– Да. – От поднятой лампы на пейзаж падал жутковатый синюшный свет. – Но этот симпатичный… Италия, 1655… охряные тона прекрасны, да? Как по мне, Клас не так хорош, очень ранний, хотя провенанс у обоих полотен безупречный. Хорошо будет, если так и останутся вместе… эти двое никогда не разлучались. Отец и сын. Повстречались в одной старой голландской семье, после войны оказались в Австрии. Питер Клас… – Хорст поднял лампу повыше. – Вот честно, Клас неровный такой. Превосходная техника, превосходная поверхность, но вот что-то тут не то, согласись? Композиция распадается. Рыхлая она какая-то. И вот еще, – он очерчивает большим пальцем чрезмерно яркий блеск, исходящий от полотна, – переборщили с лакировкой.
– Согласен. И вот, – я рисую в воздухе уродливую загогулину, – кто-то так рьяно чистил полотно, что в одном месте стер лак до лессировки.
– Да, – его ответный взгляд был приветливым, сонным, – совершенно верно. Ацетон. Того, кто это сделал, пристрелить надо. И все же вот такая средняя работа в плохом состоянии – даже неизвестного художника – дороже любого шедевра, в этом-то вся ирония, для меня – дороже, уж точно. Особенно пейзажи. Их очень, очень легко продать. Власти на них смотрят сквозь пальцы… по описанию их распознать сложно… а тысяч на двести все равно потянут. А вот Фабрициус, – долгая, покойная пауза, – это уже другой калибр. Примечательнее работы через меня еще не проходило, это я точно могу сказать.
– Да-да, потому-то мы так и хотим ее вернуть, – проворчал Борис из сумрака.
– Совершенно невероятная, – невозмутимо продолжал Хорст. – Вот такой натюрморт, – он медленно повел рукой в сторону Класа (окаймленные чернотой ногти, шрамистая сетка вен на тыльной стороне ладони), – уж такая нарочитая обманка. Техника потрясающая, но слишком уж рафинированная. Маниакальная точность. Есть в ней что-то мертвое. Не зря они и называются
– Ну да, ну да, – прорычал Борис из темноты за кругом света, защелкивая зажигалку, – не было б краски, и смотреть было б не на что.

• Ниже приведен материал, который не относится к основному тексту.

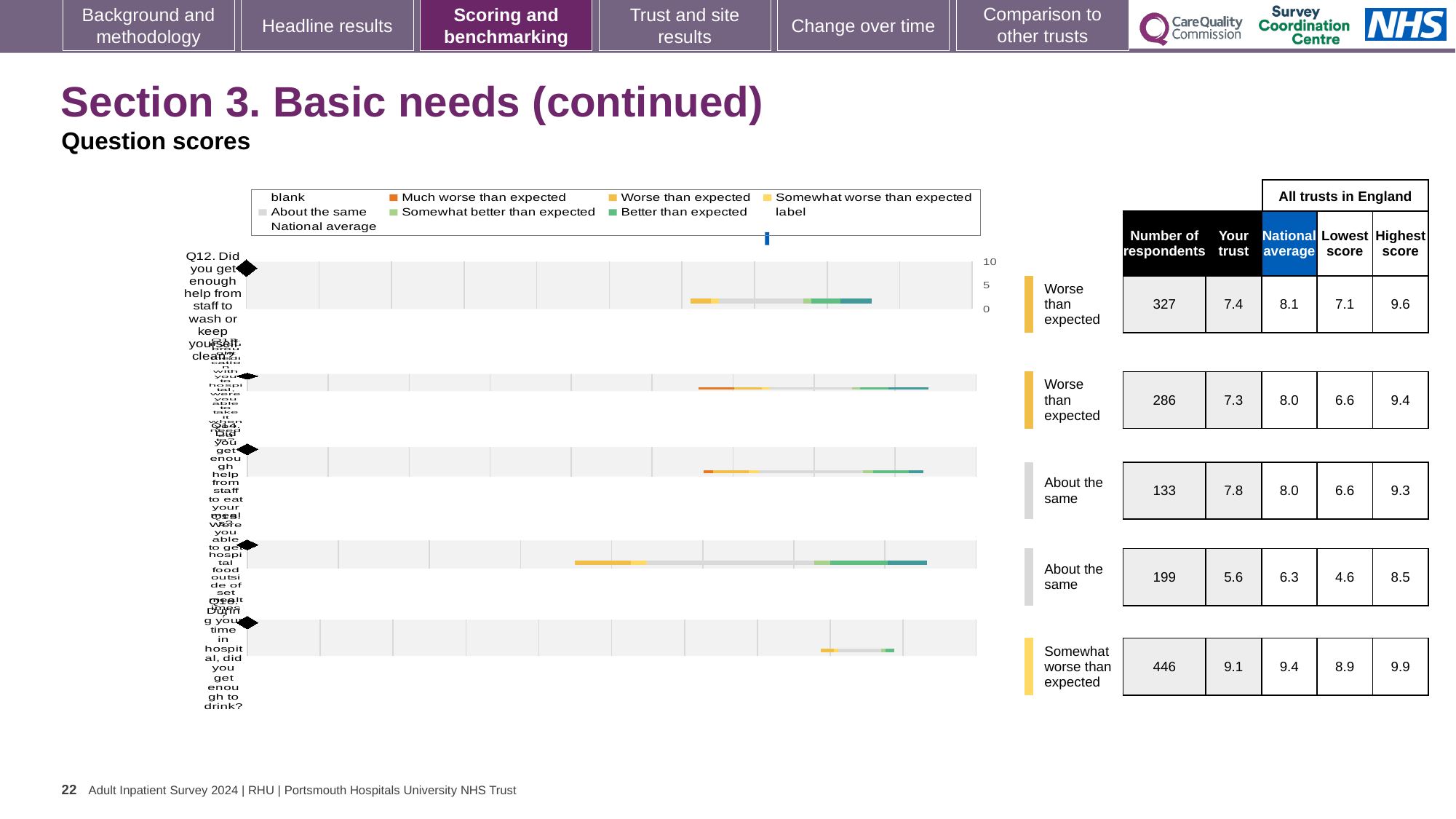
What benchmark category is given for the bottom row? Somewhat worse than expected In the table, what is the national average for the bottom row? 9.4 In the table, what is the 'Your trust' score for the top row (Q12)? 7.4 What colour does the legend use for 'Much worse than expected'? orange What kind of chart is shown on the slide? bar chart In the table, what is the number of respondents for the top row (Q12)? 327 Is the 'Your trust' score for the top row (Q12) larger or smaller than its national average? smaller In the table, what is the difference between the national average and the 'Your trust' score for the top row (Q12)? 0.7 How many question rows (bars) does the chart show? 5 Which question is shown in the top row of the chart? Q12. Did you get enough help from staff to wash or keep yourself clean? In the table, which row has the highest number of respondents? the bottom row (446) In the table, which row has the lowest 'Your trust' score? the fourth row (5.6)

– Именно. – Хорст обернулся, лицо перерезала тень. – Это его шутка, Фабрициуса. В сердце картины – шутка. Именно так и поступают все великие мастера. Рембрандт. Веласкес. Поздний Тициан. Они шутят. Забавляются. Выстраивают иллюзию, фокус, но подойдешь ближе – и все распадается на отдельные мазки. Абстрактная, неземная. Другая, куда более глубокая красота. Сущность и не сущность еще. Должен сказать, что одно это крошечное полотно ставит Фабрициуса в один ряд с величайшими художниками всех времен. А “Щегол” ведь что? Он творит чудо на таком безделушечном пространстве. Хотя, признаюсь, удивился, – тут он повернулся ко мне, – когда впервые взял ее в руки. Тяжелая, да?
– Да. – Я не смог сдержать смутной признательности за то, что он заметил эту деталь, которая для меня значила до странного много, от которой расходилась сеть детских снов и ассоциаций, гамма эмоций. – Доска толще, чем кажется. Добавляет весу.

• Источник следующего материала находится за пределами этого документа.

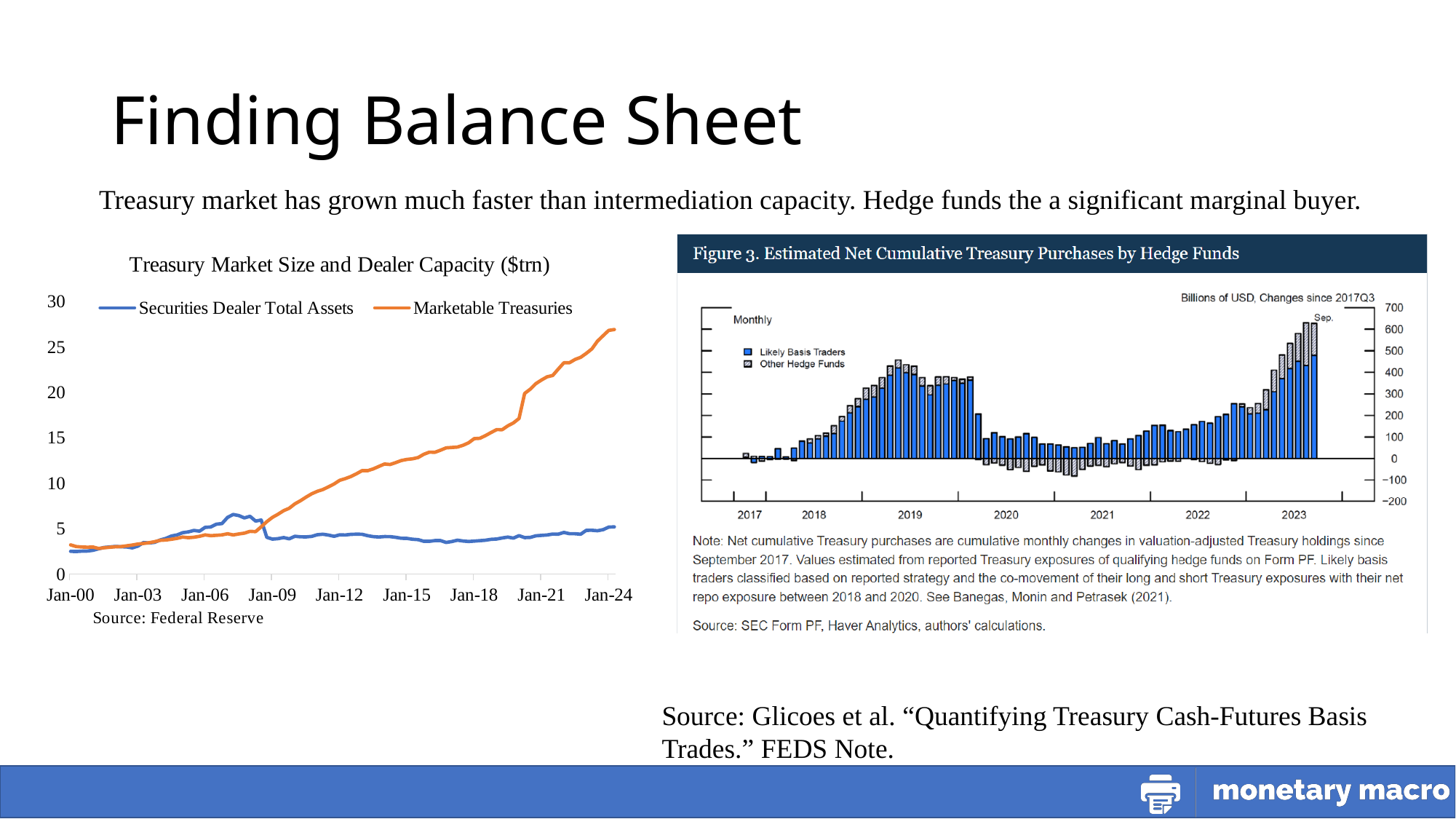
In the 'Treasury Market Size and Dealer Capacity ($trn)' chart, is the value of Securities Dealer Total Assets at Jan-24 greater or less than 10? less In 'Figure 3. Estimated Net Cumulative Treasury Purchases by Hedge Funds', is the total of the last bar (Sep. 2023) greater or less than 600? greater In the 'Treasury Market Size and Dealer Capacity ($trn)' chart, is the value of Marketable Treasuries at Jan-24 greater or less than 25? greater How many series does the legend of the 'Treasury Market Size and Dealer Capacity ($trn)' chart list? 2 What kind of chart is 'Figure 3. Estimated Net Cumulative Treasury Purchases by Hedge Funds'? bar chart In the 'Treasury Market Size and Dealer Capacity ($trn)' chart, does the Marketable Treasuries series rise or fall from Jan-00 to Jan-24? rise In the 'Treasury Market Size and Dealer Capacity ($trn)' chart, which series is higher at Jan-24, Securities Dealer Total Assets or Marketable Treasuries? Marketable Treasuries How many series does the legend of 'Figure 3. Estimated Net Cumulative Treasury Purchases by Hedge Funds' list? 2 What kind of chart is the 'Treasury Market Size and Dealer Capacity ($trn)' chart? line chart What source is cited below the 'Treasury Market Size and Dealer Capacity ($trn)' chart? Federal Reserve In 'Figure 3. Estimated Net Cumulative Treasury Purchases by Hedge Funds', what unit is shown for the values? Billions of USD, Changes since 2017Q3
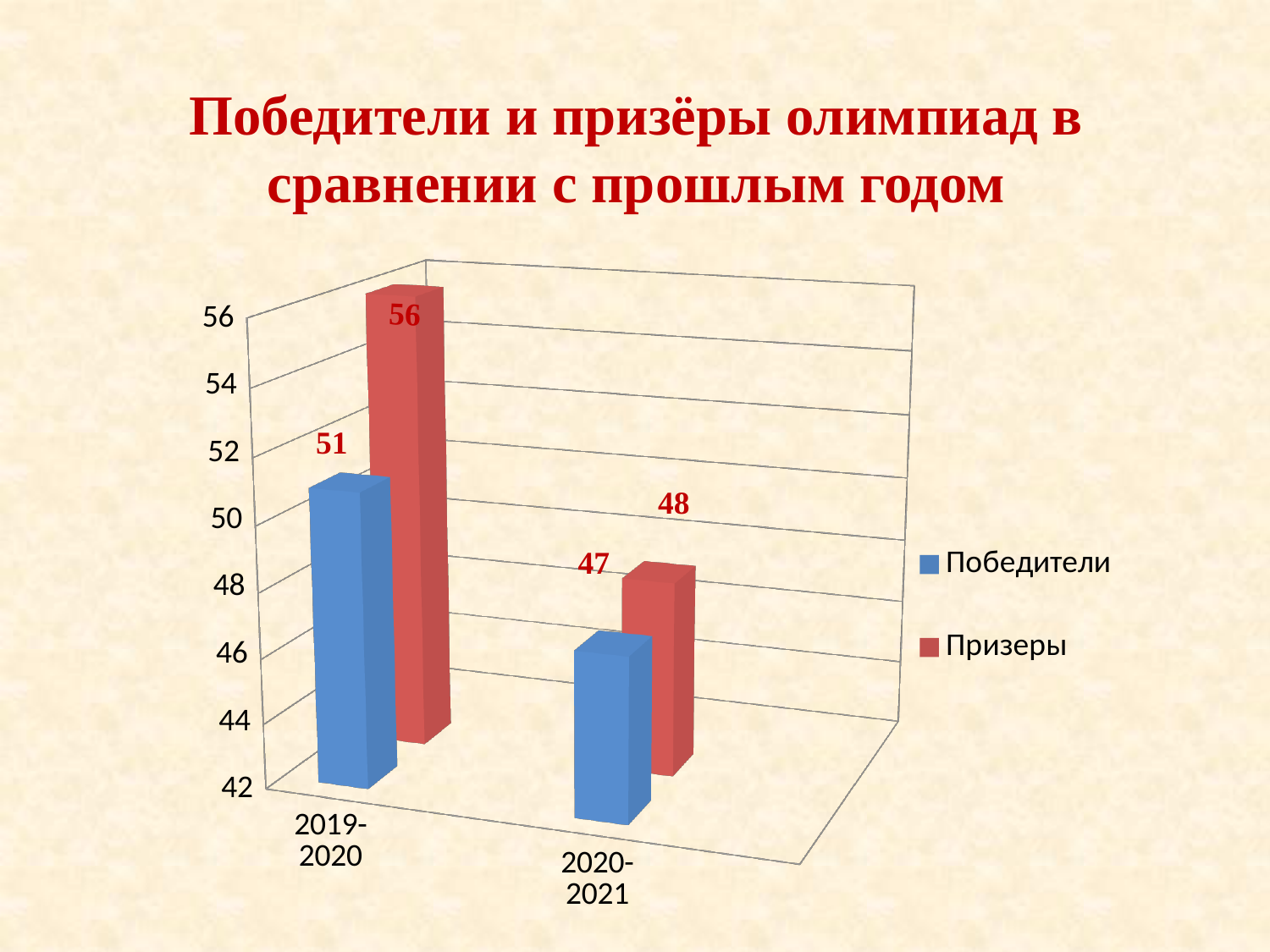
Which is larger: Победители in 2019-2020 or Победители in 2020-2021? Победители in 2019-2020 Which year has the lowest value for Победители? 2020-2021 Which year has the highest value for Призеры? 2019-2020 What is the value for Призеры in 2019-2020? 56 What is the value for Призеры in 2020-2021? 48 What is the difference between Победители and Призеры in 2019-2020? 5 What kind of chart is shown on the slide? Bar chart What is the value for Победители in 2020-2021? 47 What is the difference between Призеры in 2019-2020 and Призеры in 2020-2021? 8 Do the values for Призеры rise or fall from 2019-2020 to 2020-2021? Fall How many series does the legend list? 2 What is the value for Победители in 2019-2020? 51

– Весу. Верно. Самое то слово. И фон – не такой желтый, как когда я его мальчишкой видел. Холст чистили – скорее всего, в начале девяностых. После реставрации света прибавилось.
– Сложно сказать. Мне не с чем сравнивать.
– Что ж, – сказал Хорст. Дымок от сигареты Бориса свивался в темноте, где он сидел, и это делало освещенный кружок, в котором мы стояли, похожим на сцену в полночном кабаре. – Может, я и не прав. Когда я впервые ее увидел, мне было лет двенадцать, около того.
– Да, и мне было столько же, когда я увидел ее в первый раз.